Scott Sight has been used in the USA for the last six months.
It provides a firefighter with a small camera that attaches to existing masks and allows them to see thermal images on a micro-screen in real time.
Traditionally, handheld equipment has been used which limits movement and means only one is used per crew.
Flint-based Taylor Dowding Innovation (TDI) designed the electronics, software and the system for transferring the data for Scott Safety, a leading manufacturer of personal safety equipment.
TDI argues that it can help save lives by giving firefighters more information in smoke filled environments.
The company is part of the growing Welsh technology sector which employs 39,000 people.
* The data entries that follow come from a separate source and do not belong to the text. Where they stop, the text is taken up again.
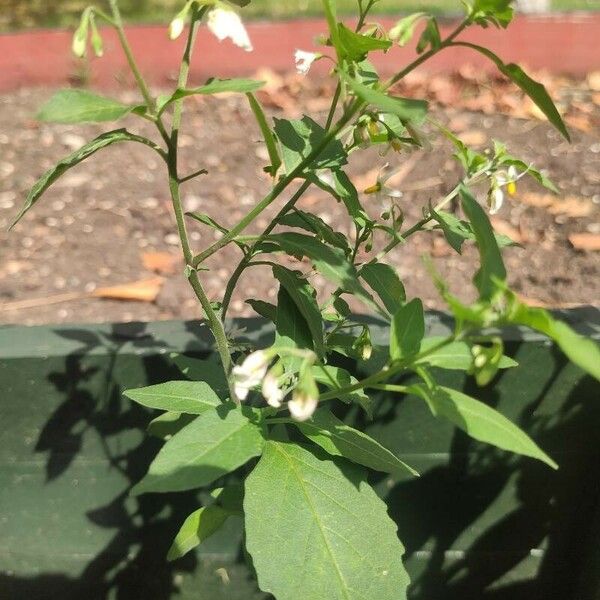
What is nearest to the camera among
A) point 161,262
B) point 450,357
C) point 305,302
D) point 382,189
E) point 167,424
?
point 450,357

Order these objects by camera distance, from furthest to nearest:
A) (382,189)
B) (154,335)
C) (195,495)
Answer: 1. (195,495)
2. (154,335)
3. (382,189)

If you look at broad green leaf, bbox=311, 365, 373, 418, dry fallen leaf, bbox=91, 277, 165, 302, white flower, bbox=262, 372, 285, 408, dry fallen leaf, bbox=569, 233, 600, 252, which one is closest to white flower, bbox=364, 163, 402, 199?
broad green leaf, bbox=311, 365, 373, 418

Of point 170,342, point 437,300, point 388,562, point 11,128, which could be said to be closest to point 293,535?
point 388,562

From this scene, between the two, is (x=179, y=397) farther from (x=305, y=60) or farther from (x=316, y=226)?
(x=305, y=60)

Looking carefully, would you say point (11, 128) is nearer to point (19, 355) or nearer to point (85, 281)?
point (85, 281)

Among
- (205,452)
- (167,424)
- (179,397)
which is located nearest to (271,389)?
(205,452)
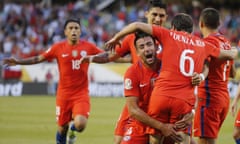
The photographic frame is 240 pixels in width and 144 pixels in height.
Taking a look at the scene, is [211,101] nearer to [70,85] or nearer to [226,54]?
[226,54]

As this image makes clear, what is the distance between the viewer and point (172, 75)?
25.0 feet

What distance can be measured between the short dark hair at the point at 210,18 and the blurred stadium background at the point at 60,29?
49.4 ft

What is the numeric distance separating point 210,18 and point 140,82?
213 centimetres

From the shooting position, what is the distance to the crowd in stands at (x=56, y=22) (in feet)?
102

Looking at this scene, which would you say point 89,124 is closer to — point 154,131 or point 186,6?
point 154,131

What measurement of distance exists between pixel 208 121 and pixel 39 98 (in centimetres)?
1615

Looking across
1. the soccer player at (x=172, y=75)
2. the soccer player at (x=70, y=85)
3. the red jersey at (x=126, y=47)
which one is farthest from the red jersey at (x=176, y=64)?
the soccer player at (x=70, y=85)

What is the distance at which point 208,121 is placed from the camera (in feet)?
31.5

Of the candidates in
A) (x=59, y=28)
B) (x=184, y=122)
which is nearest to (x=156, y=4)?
(x=184, y=122)

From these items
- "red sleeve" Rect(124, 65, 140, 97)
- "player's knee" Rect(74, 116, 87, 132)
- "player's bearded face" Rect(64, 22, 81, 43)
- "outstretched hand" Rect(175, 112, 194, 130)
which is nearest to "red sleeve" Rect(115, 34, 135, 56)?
"red sleeve" Rect(124, 65, 140, 97)

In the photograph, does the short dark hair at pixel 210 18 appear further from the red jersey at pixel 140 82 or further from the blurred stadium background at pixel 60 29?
the blurred stadium background at pixel 60 29

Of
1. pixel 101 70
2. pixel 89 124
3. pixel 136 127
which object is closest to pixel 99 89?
pixel 101 70

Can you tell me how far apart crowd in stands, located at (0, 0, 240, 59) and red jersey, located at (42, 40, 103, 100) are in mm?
16916

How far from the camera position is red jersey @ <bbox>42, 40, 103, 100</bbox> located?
40.1ft
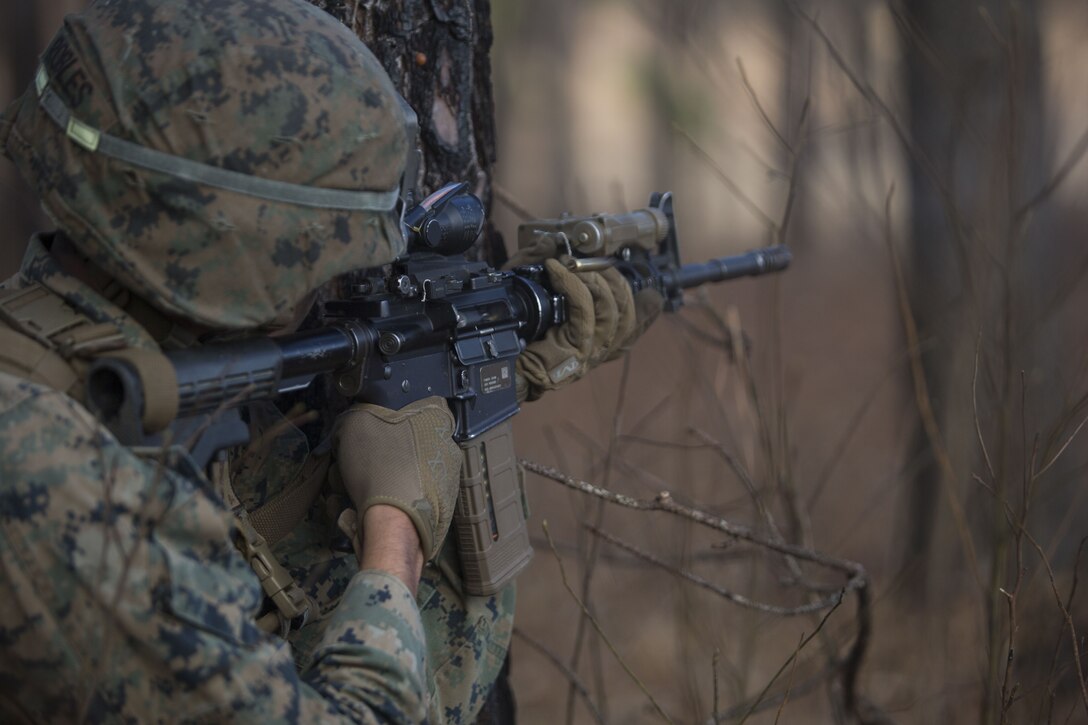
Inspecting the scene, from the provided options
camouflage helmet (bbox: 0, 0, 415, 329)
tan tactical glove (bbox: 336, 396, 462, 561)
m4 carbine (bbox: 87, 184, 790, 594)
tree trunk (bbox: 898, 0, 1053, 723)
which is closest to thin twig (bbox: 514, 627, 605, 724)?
m4 carbine (bbox: 87, 184, 790, 594)

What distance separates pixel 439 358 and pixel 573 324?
0.57m

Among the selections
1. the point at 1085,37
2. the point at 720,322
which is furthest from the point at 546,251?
the point at 1085,37

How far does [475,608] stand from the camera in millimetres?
2383

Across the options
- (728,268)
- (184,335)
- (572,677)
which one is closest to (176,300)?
(184,335)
TDI started four years ago as a specialist in video and hazardous environments.
Most of the key parts were developed over the last nine months.
Mike Stirling, technical director, said: "Hand-held thermal imagers can be quite a bit more costly so there is an opportunity for more fire fighters to have them and this is also completely hands-free, which is also beneficial."
"A lot of this is down to the miniaturisation possible with electronics, while thermal-imaging sensor elements are more integrated and the development of small displays and better technology has improved, driven by mobile phone developments."
Scott Safety said the technology was cutting edge and could be integrated into each of the fire fighters' masks and breathing apparatus "giving them back their sight and also feeing up their hands for important fire fighting tasks".
According to the technology network, Estnet, there are 3,100 companies operating in the "chips to clicks" sector which contributes £8.3bn to the Welsh economy.
Estnet managing director Avril Lewis said the rate of technological development meant ideas could come to market very quickly.
"The technology industry is crucial to Wales and the Welsh economy, because we underpin other key economic sectors, the public sector and the social environment," she said.
"We're employing nearly 39,000 people and forecasting 7% growth over the next three years. We're a high-value industry and, as a result, we need to attract high-value people - and it's a well-paid, interesting industry.
"Another part of Estnet is ensuring we have the right skills coming through and we're working very hard with universities to ensure graduates have good-employability skills so they can help our businesses hit the ground running faster."